[Python-Dev] PEP 414 - Unicode Literals for Python 3
Chris McDonough
chrism at plope.com
Mon Feb 27 21:39:29 CET 2012
On Mon, 2012-02-27 at 15:23 -0500, R. David Murray wrote:
> On Mon, 27 Feb 2012 14:50:21 -0500, Chris McDonough <chrism at plope.com> wrote:
> > Currently we handle 3.2 compatibility in packages that "straddle" via
> > six-like functions. We can continue doing this as necessary. If the
>
> It seems to me that this undermines your argument in favor of u''.
> Why can't you just continue to do the above for 3.3 and beyond?
I really don't know how long I'll need to do future development in the
subset language of Python 2 and Python 3 because I can't predict the
future. It could be two years, it might be five. Who knows.
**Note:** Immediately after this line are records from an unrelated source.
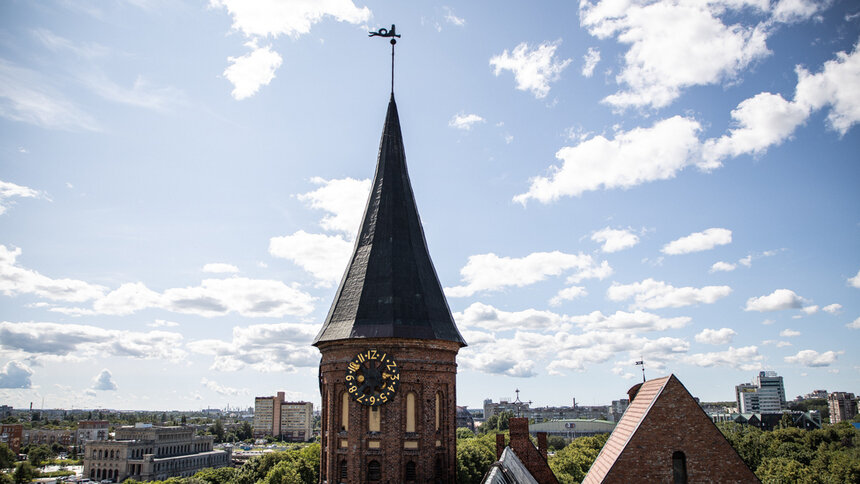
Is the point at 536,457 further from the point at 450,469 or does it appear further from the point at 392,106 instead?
the point at 392,106

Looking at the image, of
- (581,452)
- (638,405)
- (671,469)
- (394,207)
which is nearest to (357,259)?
(394,207)

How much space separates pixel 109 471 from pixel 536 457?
533 ft

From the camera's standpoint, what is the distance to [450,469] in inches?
1009

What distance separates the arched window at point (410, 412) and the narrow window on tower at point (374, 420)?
3.93 ft

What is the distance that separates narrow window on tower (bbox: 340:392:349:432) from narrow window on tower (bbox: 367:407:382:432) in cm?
113

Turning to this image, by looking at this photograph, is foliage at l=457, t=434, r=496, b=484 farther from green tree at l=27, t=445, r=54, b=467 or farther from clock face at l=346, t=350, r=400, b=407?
green tree at l=27, t=445, r=54, b=467

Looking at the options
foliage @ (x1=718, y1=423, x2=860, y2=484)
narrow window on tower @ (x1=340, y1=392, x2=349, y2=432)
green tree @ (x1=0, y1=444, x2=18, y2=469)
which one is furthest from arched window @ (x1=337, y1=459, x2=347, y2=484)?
green tree @ (x1=0, y1=444, x2=18, y2=469)

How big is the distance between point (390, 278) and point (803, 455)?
71.8m

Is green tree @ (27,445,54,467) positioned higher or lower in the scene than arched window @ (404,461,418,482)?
lower

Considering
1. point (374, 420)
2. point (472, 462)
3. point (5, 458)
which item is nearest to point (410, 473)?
point (374, 420)

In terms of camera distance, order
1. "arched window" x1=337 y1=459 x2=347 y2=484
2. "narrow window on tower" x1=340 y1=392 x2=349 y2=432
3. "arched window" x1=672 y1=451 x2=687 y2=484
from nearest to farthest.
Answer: "arched window" x1=672 y1=451 x2=687 y2=484
"arched window" x1=337 y1=459 x2=347 y2=484
"narrow window on tower" x1=340 y1=392 x2=349 y2=432

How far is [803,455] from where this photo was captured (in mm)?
74000

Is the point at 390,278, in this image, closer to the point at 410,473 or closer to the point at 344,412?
the point at 344,412

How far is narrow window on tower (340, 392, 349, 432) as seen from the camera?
25203 millimetres
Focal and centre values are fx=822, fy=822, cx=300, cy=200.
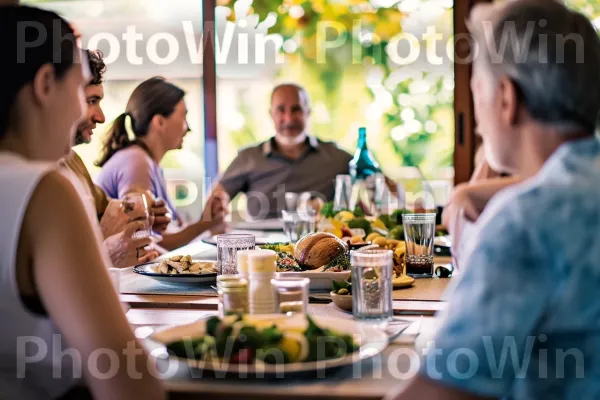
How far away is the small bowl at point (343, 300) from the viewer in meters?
1.77

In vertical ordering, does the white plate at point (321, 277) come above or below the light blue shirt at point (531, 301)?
below

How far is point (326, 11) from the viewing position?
5656mm

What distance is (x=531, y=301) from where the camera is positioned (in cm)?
107

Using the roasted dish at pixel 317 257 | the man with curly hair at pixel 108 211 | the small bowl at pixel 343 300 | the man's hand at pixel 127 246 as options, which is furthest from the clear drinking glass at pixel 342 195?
the small bowl at pixel 343 300

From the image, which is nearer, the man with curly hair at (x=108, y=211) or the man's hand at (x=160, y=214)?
the man with curly hair at (x=108, y=211)

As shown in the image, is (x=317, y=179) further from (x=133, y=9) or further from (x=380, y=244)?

But I do know that I'm going to be developing in the subset of Python
that currently runs on Python 2 >= 2.6 and Python 3 >= 3.2 for at least
a year. And that will suck, because that language is a much less fun
language in which to develop than either Python 2 or Python 3. Frankly,
it's a pretty bad language.
If we make this change now, it means a year from now I'll be able to
develop in a slightly less sucky subset language if I choose to drop
support for 3.2. And people who don't try to support Python 3 at all
til then will never have to program in the suckiest subset like I will
have had to.
Note that u'' literals are sort of the tip of the iceberg here;
supporting them will obviously not make development under the subset an
order of magnitude less sucky, just a tiny little bit less sucky. There
are other extremely annoying things, like str(bytes) returning the repr
of a bytestring on Python 3. That's almost as irritating as the absence
of u'' literals, but we have to evaluate one thing at a time.